→ PAGE TEXT
■ ■ ■ ■
Tracking the graduates’ progress through the years, Williamson listed some statistics for the class of 2016: more than $3 million in scholarships was awarded; 97 people were in dual-enrollment courses at Chesapeake College; 50 percent of the class had a 3.0 grade point average or higher; 30 percent planned to attend a four-year university or college; 70 percent of the class planned attend a two or four-year university or college; and multiple students enrolled in the armed forces.
Williamson touched on the successes of the sports programs as well as the plays and musicals the theater department produced.
Wilhelm said 18 students became certified nursing assistant; six became licensed cosmetologists; five students received a certificate in biomedical sciences; six received auto loan certifications; eight received welding certifications; nine received level one masonry certificates; 11 received carpentry certificates; four received Microsoft Office certificates; five students were certified in fire one; five people joined the three different branches of the armed forces; and 28 people graduated with a 4.0 GPA or higher.
Salutatorian Alexandria Wilhelm said the class had encountered all sorts of things in their years inside and outside the school walls, and through triumph or tragedy, she said, “we go through it.”
Delaney Ross, co-valedictorian with Grace Steffens, told the class that they had looked forward to this day for all of their lives and that now they are looking back at the achievements and failures that got them to the point of graduation. Though friends may have been lost along the journey, friends were also gained in the process, she said. Ross said her classmates should stand up for themselves and to not let people walk over them because they have the choice of what they want to become and how they want to spend the rest of their lives. Steffens told her peers to not let the past four years become the best of their lives and that whatever path each chooses to venture down to go do it well and sticking to their integrity will go a long way. She told the class to never sit back and to never settle.
Class President Grayson Middleton told her classmates to not live a life of “I wish” but one of doing things they never thought were possible. Middleton said the place they have gone for countless days, Queen Anne’s County High School, will no longer be a part of their every day lives after graduation but that “Wherever we go ... don’t forget you were a Lion.”
■ ■ ■ ■
(Dataset entries)

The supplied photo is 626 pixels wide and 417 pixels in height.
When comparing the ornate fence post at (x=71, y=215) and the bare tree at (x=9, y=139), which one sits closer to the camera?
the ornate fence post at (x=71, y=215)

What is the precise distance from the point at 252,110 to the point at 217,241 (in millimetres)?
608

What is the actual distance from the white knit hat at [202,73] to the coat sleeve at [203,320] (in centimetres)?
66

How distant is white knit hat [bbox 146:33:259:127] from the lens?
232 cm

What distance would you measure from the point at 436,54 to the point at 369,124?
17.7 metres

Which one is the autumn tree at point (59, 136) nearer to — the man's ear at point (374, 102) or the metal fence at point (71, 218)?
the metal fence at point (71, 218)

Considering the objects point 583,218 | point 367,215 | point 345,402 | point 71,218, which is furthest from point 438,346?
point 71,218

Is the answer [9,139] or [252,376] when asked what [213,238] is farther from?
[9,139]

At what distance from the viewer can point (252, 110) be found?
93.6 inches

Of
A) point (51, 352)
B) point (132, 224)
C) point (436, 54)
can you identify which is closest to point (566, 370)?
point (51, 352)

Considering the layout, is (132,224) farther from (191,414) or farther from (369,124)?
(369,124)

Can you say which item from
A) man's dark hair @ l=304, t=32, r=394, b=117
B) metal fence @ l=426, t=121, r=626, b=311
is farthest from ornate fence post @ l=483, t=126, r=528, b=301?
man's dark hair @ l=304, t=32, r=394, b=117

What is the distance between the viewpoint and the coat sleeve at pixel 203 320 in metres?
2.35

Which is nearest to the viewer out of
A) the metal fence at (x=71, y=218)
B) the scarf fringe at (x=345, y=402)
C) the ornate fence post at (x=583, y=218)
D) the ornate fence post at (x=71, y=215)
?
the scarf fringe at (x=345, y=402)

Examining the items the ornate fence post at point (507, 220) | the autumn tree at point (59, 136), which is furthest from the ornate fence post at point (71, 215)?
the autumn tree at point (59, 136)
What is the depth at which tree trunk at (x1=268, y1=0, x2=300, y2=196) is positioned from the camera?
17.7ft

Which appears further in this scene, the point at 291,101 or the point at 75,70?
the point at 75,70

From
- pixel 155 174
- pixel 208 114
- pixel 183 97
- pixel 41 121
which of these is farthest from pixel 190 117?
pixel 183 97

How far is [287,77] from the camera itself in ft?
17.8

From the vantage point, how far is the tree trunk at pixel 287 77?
■ ■ ■ ■
→ USING THE INFORMATION
1 – Using the graduation text, decide whether each statement agrees with it. Answer yes or no, and quote the words that decide it. (a) Delaney Ross shared the valedictorian title with Grace Steffens. (b) Alexandria Wilhelm was the class president. (c) Eight students received welding certifications.
2 – List every person named in the graduation text.
3 – Write the next part of the graduation text, picking up after its last sentence.
You can set the records aside; they are not needed here.

→ ANSWERS FOR THE TASKS
1 –
(a) Yes: "Delaney Ross, co-valedictorian with Grace Steffens"
(b) No: "Salutatorian Alexandria Wilhelm" and "Class President Grayson Middleton"
(c) Yes: "eight received welding certifications"

2 – Williamson, Alexandria Wilhelm, Delaney Ross, Grace Steffens, Grayson Middleton

3 –
After all the student speakers, the school’s choir sang “Unfinished Songs” to the graduating class. And before the seniors walked out of the gymnasium one last time, after turning their tassels and celebrating with classmates under falling confetti, the class sang the school fight song together one last time.
“Someone once said the last step of every journey is the first step of a new adventure,” Wilhelm said. “Your journey at Queen Anne’s County High School has ended, but the adventure that is the rest of your life has just begun.”
Follow Mike Davis on Twitter: @mike_kibaytimes.
Honored speakers, from the left, Queen Anne’s County High School 2016 valedictorians Delaney Ross and Grace Steffens and salutatorian Alexandria Wilhelm prepare to enter the school’s gymnasium for commencement, Friday evening, June 3.
Confetti flies above the graduates inside the Queen Anne’s County High School gymnasium, Friday evening, June 3, as the commencement ends. Though the ceremony had to be moved indoors because of threatening weather, it did not dampen the spirits of the graduates and the celebration.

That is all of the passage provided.